Change a couple words around, switch out one professional sports team for another, replace the "young son" with "a couple of hanging house plants," and this is a story about FTC's very own Matt.
I don't want to give away any mid-plot spoilers, so let's skip to the end...
Gil takes Rayburn's son to a baseball field and hides him there.
Maybe I have a weak imagination, but I'm not sure where you hide a person in a baseball field.
He contacts Rayburn to make one demand: hit a home run in the upcoming game, dedicating it to Gil, "a true fan", or he will kill Rayburn's son, after telling Rayburn that life can be unfair sometimes.
This is actually what happened with Jordy Mercer tonight. Bob De Niro abducted his kid, hid him in a baseball field, and then coaxed Jordy into going yard with a death threat. No other explanation.
With the Police on high alert, Gil enters the Giants' stadium in the midst of an on-and-off thunderstorm.
Also like tonight!
Rayburn struggles with his emotions while at bat.
He has a .222/.304/.371 slash line when his son is being held at gun point.
After several pitches, he finally hits the ball deep into the outfield but not over the fence.
HR/FB rate of 0%.
Rayburn attempts to score an inside-the-park home run.
Do not show this movie to Starling Marte.
He is called out, even though he is obviously safe.
When I take a player's son hostage, all I'm going to demand is that the guy not make outs on the bases.
Rayburn begins to argue with the umpire, who turns out to be Gil in disguise.
Rayburn knocks Gil to the ground.
Risking ejection and likely a suspension by the league.
Dozens of Police Officers swarm onto the field, pointing their firearms at the maniacal Gil Renard.
It was all a sting.
Before they arrive, Gil stabs another baseball player, Lanz (John Kruk), who tries to tackle him.
And that right there is the FTC sentence of the year!
I would recommend this movie to all of you, but seeing what that last sentence described couldn't possibly live up to what you imagined it looked like.
Go see it anyway. It's for people who didn't think Mr. 3000 was Taxi Driver enough. In other words: all of us.
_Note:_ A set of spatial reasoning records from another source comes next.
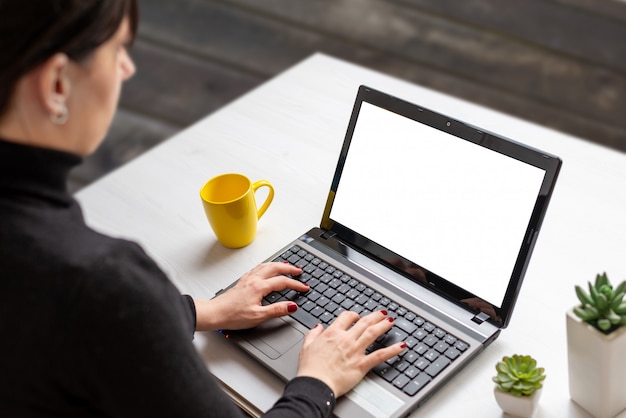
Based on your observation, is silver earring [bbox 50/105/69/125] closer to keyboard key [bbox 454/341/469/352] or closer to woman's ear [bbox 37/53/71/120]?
woman's ear [bbox 37/53/71/120]

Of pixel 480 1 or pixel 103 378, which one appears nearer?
pixel 103 378

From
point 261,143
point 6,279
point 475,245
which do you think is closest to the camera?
point 6,279

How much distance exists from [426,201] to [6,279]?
0.58 m

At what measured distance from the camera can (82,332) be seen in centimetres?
65

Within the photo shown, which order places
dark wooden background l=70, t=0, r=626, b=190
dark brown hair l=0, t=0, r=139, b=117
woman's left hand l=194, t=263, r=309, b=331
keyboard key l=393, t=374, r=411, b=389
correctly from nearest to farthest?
dark brown hair l=0, t=0, r=139, b=117, keyboard key l=393, t=374, r=411, b=389, woman's left hand l=194, t=263, r=309, b=331, dark wooden background l=70, t=0, r=626, b=190

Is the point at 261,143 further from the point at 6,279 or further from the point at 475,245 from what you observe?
the point at 6,279

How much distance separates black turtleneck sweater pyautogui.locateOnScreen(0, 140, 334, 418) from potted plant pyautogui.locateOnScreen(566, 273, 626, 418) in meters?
0.42

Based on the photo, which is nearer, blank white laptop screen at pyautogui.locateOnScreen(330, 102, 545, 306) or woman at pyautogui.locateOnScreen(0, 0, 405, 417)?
woman at pyautogui.locateOnScreen(0, 0, 405, 417)

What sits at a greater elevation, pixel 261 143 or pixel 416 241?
pixel 416 241

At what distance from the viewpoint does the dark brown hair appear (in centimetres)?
60

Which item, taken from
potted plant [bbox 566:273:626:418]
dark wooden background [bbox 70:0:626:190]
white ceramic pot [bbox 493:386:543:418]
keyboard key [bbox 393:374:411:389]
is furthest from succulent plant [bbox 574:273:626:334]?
dark wooden background [bbox 70:0:626:190]

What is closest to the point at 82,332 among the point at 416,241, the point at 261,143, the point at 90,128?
the point at 90,128

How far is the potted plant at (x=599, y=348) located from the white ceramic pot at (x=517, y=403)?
6 cm

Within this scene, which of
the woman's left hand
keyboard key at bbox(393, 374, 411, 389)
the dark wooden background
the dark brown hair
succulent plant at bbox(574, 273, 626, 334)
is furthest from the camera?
the dark wooden background
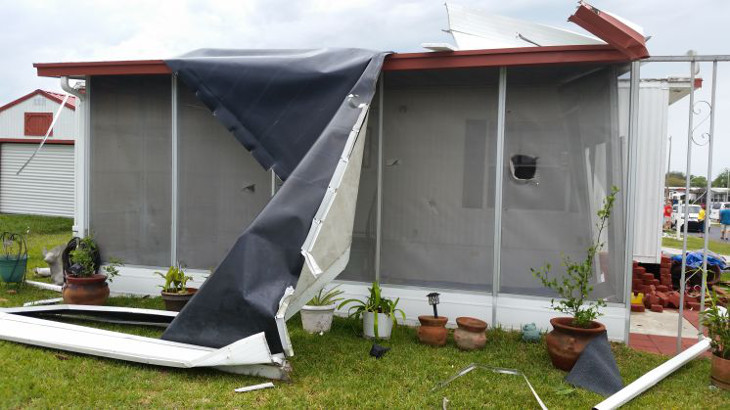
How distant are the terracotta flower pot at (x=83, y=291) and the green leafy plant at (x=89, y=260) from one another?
221mm

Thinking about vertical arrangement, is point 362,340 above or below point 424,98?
below

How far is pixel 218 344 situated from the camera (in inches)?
163

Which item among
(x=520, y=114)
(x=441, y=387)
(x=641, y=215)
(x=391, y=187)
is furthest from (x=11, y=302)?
(x=641, y=215)

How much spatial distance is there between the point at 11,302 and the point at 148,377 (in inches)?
120

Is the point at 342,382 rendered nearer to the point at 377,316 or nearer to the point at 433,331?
the point at 377,316

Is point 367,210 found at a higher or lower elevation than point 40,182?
lower

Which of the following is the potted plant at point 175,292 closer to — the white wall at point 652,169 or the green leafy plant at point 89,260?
the green leafy plant at point 89,260

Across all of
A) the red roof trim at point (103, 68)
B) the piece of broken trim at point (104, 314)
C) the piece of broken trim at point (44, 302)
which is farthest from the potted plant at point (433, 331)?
the piece of broken trim at point (44, 302)

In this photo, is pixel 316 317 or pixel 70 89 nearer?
pixel 316 317

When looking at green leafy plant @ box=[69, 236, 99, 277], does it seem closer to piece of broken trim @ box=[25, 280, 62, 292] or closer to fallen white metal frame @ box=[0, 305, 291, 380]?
piece of broken trim @ box=[25, 280, 62, 292]

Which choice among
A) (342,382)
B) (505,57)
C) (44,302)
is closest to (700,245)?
(505,57)

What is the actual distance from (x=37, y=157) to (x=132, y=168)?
12628mm

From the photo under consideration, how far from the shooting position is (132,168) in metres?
6.36

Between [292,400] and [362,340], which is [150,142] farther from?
[292,400]
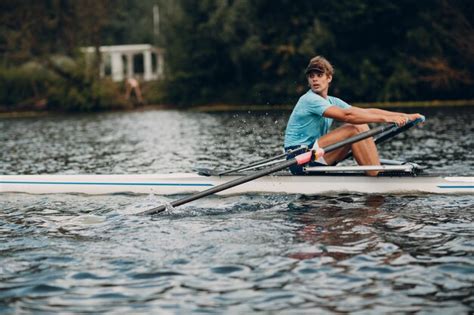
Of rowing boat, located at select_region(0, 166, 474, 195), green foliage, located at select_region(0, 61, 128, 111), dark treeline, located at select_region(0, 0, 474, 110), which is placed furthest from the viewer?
green foliage, located at select_region(0, 61, 128, 111)

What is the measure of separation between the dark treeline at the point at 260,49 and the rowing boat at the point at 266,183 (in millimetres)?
32506

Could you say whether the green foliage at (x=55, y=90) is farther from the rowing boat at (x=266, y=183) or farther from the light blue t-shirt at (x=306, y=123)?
the light blue t-shirt at (x=306, y=123)

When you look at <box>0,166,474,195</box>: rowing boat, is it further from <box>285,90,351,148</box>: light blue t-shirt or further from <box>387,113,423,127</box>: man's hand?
<box>387,113,423,127</box>: man's hand

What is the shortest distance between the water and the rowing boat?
7.3 inches

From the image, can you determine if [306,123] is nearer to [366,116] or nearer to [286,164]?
[366,116]

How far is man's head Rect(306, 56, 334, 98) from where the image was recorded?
11.3 meters

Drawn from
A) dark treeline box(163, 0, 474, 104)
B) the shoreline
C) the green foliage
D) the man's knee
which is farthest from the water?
the green foliage

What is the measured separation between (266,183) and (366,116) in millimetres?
2004

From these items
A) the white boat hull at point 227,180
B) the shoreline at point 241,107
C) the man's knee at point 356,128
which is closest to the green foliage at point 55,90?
the shoreline at point 241,107

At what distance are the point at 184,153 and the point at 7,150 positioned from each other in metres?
5.79

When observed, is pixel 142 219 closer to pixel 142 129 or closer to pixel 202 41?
pixel 142 129

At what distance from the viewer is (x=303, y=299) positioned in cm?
705

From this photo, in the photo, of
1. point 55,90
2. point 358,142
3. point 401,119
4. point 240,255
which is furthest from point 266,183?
point 55,90

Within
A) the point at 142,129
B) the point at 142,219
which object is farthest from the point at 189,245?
the point at 142,129
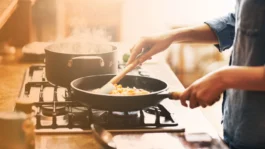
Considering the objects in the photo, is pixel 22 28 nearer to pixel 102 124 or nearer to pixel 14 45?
pixel 14 45

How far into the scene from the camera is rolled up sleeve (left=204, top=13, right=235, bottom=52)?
1635 mm

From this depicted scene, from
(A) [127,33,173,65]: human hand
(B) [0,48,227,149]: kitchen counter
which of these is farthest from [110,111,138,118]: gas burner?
(A) [127,33,173,65]: human hand

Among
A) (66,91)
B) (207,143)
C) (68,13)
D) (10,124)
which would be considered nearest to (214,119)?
(68,13)

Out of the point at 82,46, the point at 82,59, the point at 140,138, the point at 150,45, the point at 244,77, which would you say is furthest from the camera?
the point at 82,46

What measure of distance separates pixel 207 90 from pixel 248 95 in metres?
0.18

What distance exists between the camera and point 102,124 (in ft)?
4.56

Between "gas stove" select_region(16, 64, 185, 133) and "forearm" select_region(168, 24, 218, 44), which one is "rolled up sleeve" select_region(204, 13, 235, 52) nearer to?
"forearm" select_region(168, 24, 218, 44)

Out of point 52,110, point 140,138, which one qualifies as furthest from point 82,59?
point 140,138

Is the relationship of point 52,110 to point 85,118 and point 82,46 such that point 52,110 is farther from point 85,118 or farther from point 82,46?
point 82,46

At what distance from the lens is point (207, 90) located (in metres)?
1.23

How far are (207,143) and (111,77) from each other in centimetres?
47

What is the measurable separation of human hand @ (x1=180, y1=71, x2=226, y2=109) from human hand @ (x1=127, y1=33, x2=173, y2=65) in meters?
0.41

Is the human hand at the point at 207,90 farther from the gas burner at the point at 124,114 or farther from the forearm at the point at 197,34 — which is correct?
the forearm at the point at 197,34

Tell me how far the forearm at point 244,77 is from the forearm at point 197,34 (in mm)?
484
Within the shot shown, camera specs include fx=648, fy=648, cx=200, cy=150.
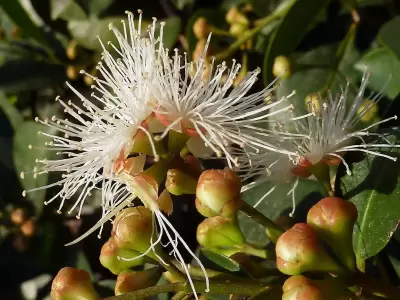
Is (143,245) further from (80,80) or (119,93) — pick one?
(80,80)

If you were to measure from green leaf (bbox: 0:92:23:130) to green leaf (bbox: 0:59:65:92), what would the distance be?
0.10 m

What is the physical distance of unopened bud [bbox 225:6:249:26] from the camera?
63.0 inches

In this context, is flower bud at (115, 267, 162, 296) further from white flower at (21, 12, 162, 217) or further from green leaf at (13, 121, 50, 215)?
green leaf at (13, 121, 50, 215)

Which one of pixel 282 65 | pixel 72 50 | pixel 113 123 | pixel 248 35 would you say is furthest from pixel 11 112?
pixel 113 123

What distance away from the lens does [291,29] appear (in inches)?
55.2

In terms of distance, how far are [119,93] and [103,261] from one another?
0.85ft

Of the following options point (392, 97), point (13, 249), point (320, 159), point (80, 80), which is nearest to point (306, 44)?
point (392, 97)

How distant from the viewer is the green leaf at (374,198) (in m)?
0.98

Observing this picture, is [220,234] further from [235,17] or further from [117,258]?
[235,17]

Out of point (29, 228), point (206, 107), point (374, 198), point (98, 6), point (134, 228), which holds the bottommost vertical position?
→ point (29, 228)

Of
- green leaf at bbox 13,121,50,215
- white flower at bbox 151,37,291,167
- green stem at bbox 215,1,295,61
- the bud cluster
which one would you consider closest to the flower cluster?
white flower at bbox 151,37,291,167

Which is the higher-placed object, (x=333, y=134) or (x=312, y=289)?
(x=333, y=134)

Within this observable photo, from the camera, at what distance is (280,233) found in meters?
0.99

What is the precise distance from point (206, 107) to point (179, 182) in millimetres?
137
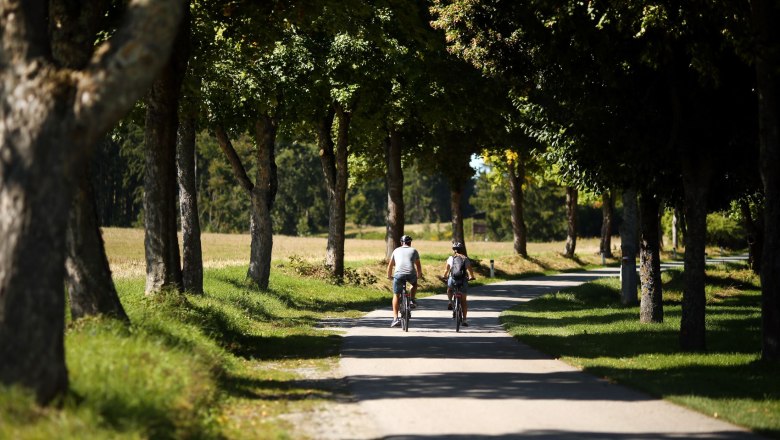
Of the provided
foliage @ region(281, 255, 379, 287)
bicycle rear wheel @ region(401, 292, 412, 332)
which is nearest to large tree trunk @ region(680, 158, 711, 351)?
bicycle rear wheel @ region(401, 292, 412, 332)

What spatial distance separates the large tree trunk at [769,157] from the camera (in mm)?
14500

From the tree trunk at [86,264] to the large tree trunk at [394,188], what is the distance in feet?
86.8

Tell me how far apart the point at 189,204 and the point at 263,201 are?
6.71 meters

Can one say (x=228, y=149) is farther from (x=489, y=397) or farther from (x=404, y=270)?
(x=489, y=397)

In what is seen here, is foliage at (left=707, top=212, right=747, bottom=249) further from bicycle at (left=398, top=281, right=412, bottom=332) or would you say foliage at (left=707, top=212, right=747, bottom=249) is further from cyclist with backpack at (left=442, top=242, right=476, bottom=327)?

* I'm willing to bet I could make a lineup card out of feature length films about baseball. Chew on this, fatties...

LF- The Sandlot
3B- Major League
SS- Bull Durham
RF- The Natural
1B- Pride of the Yankees
CF- Field of Dreams
C- Brewster's Millions
P- Rookie of the Year
2B- Little Big League

Angels In The Outfield is my fourth outfielder. And yes; I bat my pitcher 8th, because it IS more efficient.